Thankfully, wealth is not everything. Most people — at least when they shed their cynicism — will prefer a meaningful life over a life in wealth. The folks who save lives don’t do it because they think it’ll make them rich.
I still think it would be nice to see usefulness to society be more directly reflected in a person’s wealth. Let the private equity boys still be the wealthiest people around, but also maybe let some of that wealth go to great public school teachers and nurses and scientists.
Just to be clear, I’m not talking about top-down wealth redistribution (as someone who grew up in a totalitarian socialist state, I’m not a fan; see my previous post). In fact, when totalitarian redistribution comes into effect, it’s even more important to be useful to the rich. It’s just that the rich are now exclusively party members — people who wield political power and wealth.
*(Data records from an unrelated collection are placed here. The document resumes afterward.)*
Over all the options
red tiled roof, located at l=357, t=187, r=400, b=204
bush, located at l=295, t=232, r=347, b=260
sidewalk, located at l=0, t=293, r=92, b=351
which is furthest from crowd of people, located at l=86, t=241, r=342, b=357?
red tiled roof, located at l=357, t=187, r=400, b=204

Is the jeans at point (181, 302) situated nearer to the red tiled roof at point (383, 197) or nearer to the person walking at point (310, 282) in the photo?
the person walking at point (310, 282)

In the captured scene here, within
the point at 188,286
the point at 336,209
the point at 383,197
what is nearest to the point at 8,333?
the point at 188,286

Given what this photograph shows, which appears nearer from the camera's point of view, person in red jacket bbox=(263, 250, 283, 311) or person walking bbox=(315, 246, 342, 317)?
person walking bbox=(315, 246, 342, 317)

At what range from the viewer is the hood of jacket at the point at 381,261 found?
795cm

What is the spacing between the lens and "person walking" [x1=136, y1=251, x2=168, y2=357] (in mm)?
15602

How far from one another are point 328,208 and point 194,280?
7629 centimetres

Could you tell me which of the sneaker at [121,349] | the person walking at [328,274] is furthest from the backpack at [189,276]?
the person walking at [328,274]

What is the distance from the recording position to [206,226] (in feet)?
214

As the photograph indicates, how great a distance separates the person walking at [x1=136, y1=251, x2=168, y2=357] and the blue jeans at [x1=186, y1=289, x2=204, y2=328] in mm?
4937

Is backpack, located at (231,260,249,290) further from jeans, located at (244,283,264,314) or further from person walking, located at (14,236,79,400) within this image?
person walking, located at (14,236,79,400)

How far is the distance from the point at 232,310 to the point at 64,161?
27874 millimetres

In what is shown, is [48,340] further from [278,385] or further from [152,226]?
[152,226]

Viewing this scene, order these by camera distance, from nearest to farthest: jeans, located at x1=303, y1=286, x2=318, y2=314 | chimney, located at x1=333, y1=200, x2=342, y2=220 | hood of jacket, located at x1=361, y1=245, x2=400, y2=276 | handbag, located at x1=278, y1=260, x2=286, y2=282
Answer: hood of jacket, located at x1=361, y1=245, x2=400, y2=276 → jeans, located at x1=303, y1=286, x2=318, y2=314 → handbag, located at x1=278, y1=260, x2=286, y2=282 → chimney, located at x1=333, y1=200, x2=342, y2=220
I’d like to think you don’t need top-down wealth redistribution in a country for it to reward societal impact more. Healthy countries tend to have lower income inequality — even without a totalitarian intervention — but that’s a topic for another day.
Individually, we would all do well to weigh our expenditures to how they might impact our society’s long-term future. Let’s maybe all become a little less stingy about things like public education and science, and a bit more stingy about luxury goods and entertainment. Even if a tiny fraction of us start thinking this way, that will make a difference.